Entries supplied:
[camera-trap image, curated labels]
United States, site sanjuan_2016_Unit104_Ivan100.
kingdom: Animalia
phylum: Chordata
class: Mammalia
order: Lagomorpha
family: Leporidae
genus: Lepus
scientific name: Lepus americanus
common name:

What you will do:
Every entry must appear again in the answer, exactly as written.

The completed task:
[camera-trap image, curated labels]
United States, site sanjuan_2016_Unit104_Ivan100.
kingdom: Animalia
phylum: Chordata
class: Mammalia
order: Lagomorpha
family: Leporidae
genus: Lepus
scientific name: Lepus americanus
common name:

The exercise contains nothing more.